Item da tarefa A
Responda com base no trecho abaixo:
(i) Qual ator interpreta Quoyle?
(ii) Em que ano foi lançado o filme Chocolate?
(iii) Para qual ilha Quoyle embarca?
Item da tarefa B
Liste todos os títulos de filmes citados no trecho abaixo.

Trecho da página

-.-.-

Longe de mim defender Lasse Hallström, o diretor de dois xaropes cinematográficos intragáveis ( Chocolate , de 2000, e O Poder do Amor , de 1995), da crítica dos colegas, que o acusam de ter se transformado num “velho sentimentalóide”, amante de temas “familiares e piegas”. Apenas acho que Chegadas e Partidas merece um olhar mais cuidadoso, menos veloz. Com ele, Hallström volta aos temas que lhe são caros: a família; a infância massacrada; o ambiente gelado X o calor humano. Este filme é outra prova de que o diretor sueco conhece profundamente a família e os seres marginalizados por ela ou fora dela. Senão, vejamos: Quoyle (Kevin Spacey) é vítima de um pai boçal, o que o transforma num ser emocionalmente alienado. Depois de um relacionamento fracassado e com uma filha para criar, Quoyle embarca para a ilha onde viveram seus ancestrais: Newfoundland, no Canadá. E é neste pedaço de gelo disfarçado de cidade que ele descobre quem é e do que é capaz.

-.-.-

Material fornecido
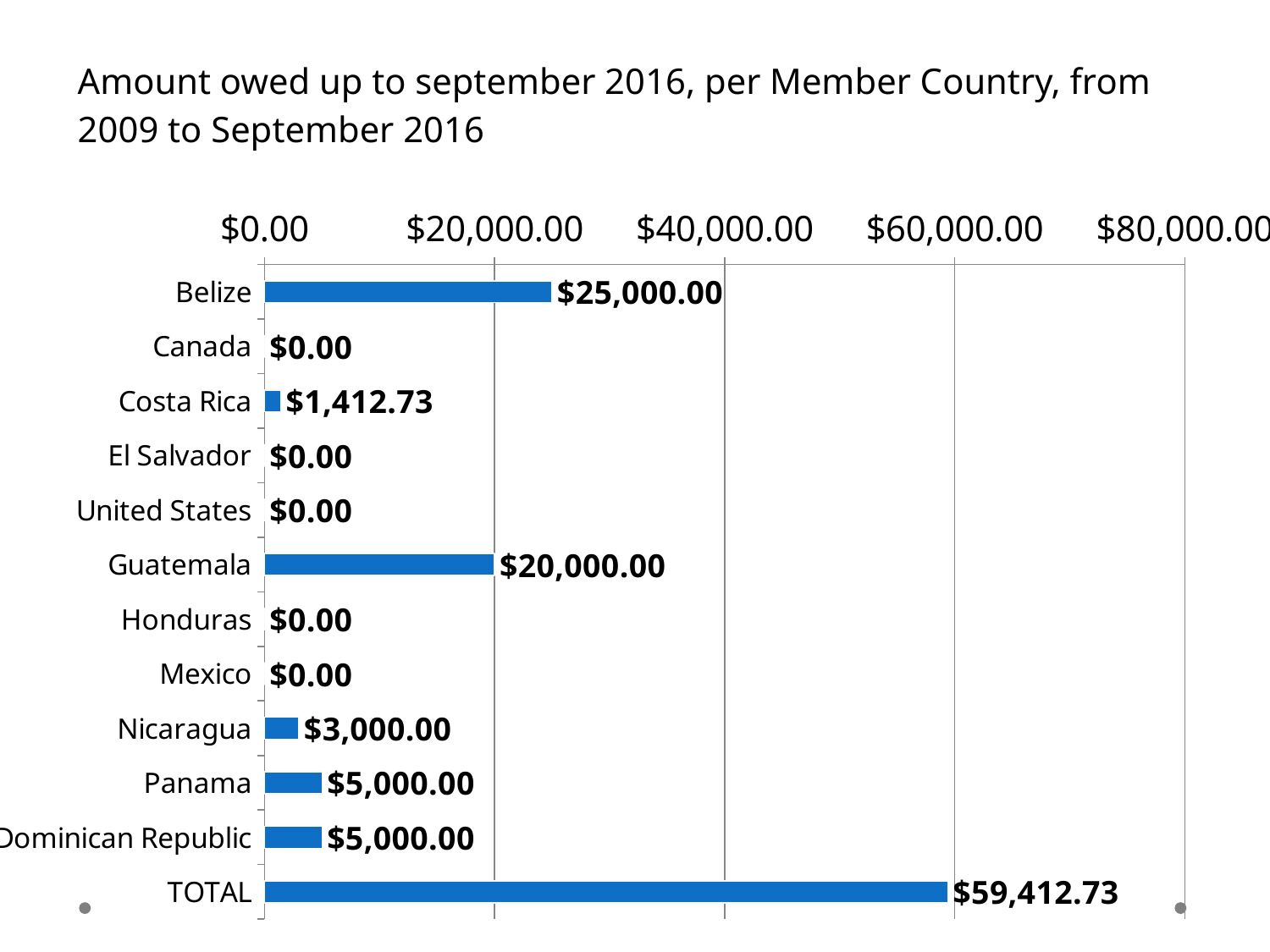
What is the amount owed by Costa Rica? $1,412.73 How many bars (categories) are shown on the chart, including TOTAL? 12 What is the difference between the amounts owed by Belize and Guatemala? $5,000.00 What is the amount owed by Nicaragua? $3,000.00 How many countries on the chart have an amount owed of $0.00? 5 Is the TOTAL bar greater or less than $40,000.00? greater What is the TOTAL amount owed shown on the chart? $59,412.73 Excluding the TOTAL bar, which country owes the highest amount? Belize What type of chart is shown on the slide? Bar chart What is the amount owed by Belize? $25,000.00 What is the amount owed by Guatemala? $20,000.00 Which owes more, Panama or Nicaragua? Panama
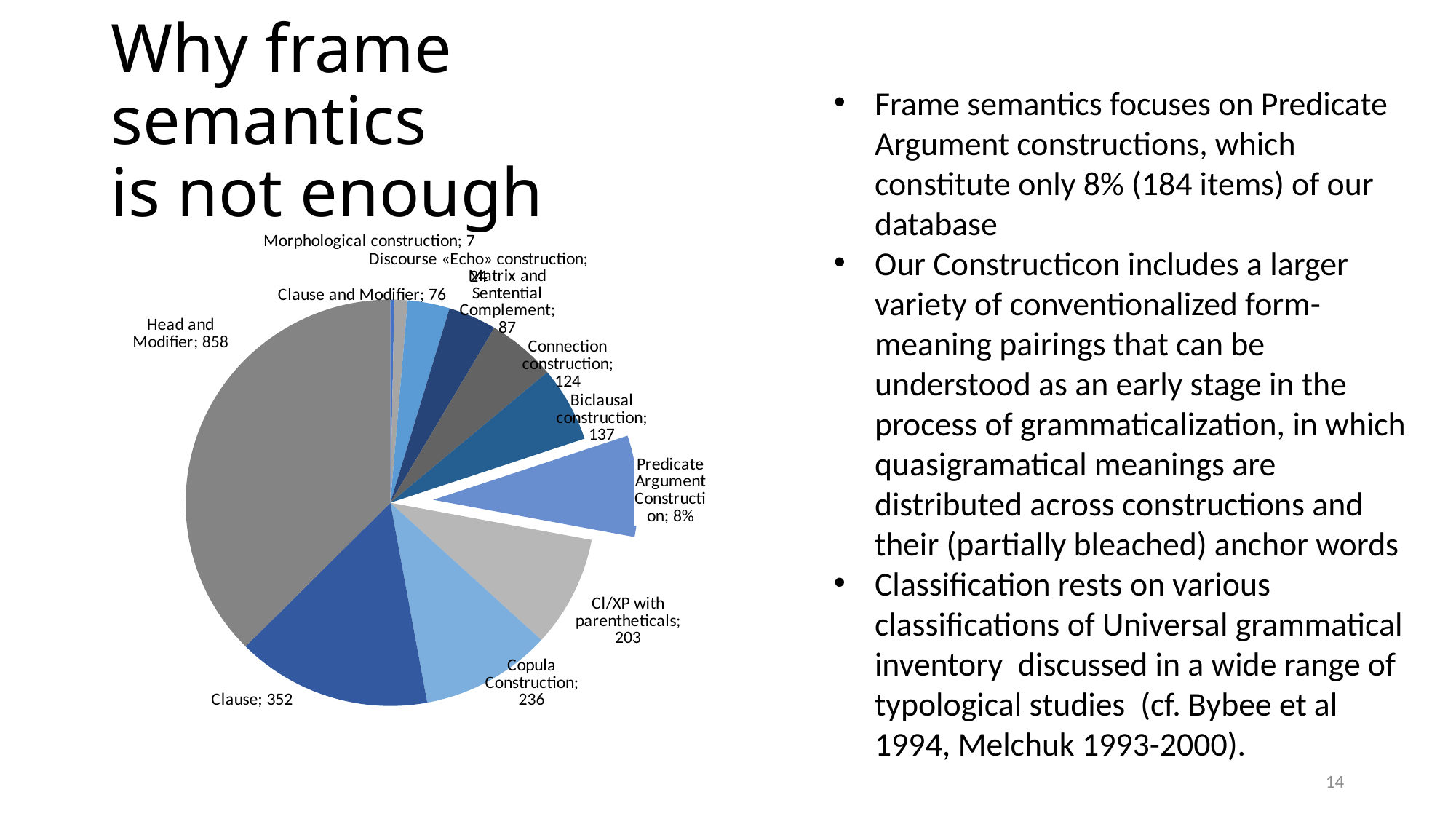
What is the value for Connection construction in the pie chart? 124 What is the value for Biclausal construction in the pie chart? 137 What is the value for Clause in the pie chart? 352 Which category has the largest slice in the pie chart? Head and Modifier What is the value for Copula Construction in the pie chart? 236 Which category has the smallest slice in the pie chart? Morphological construction What is the value for Cl/XP with parentheticals in the pie chart? 203 What is the difference between the values for Clause and Copula Construction? 116 What share of the pie does Predicate Argument Construction represent? 8% What is the value for Head and Modifier in the pie chart? 858 What type of chart is shown on the slide? pie chart Which is larger, Biclausal construction or Connection construction? Biclausal construction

-.-.-

Resultado A
(i) Kevin Spacey
(ii) 2000
(iii) Newfoundland, no Canadá

Resultado B
Chocolate
O Poder do Amor
Chegadas e Partidas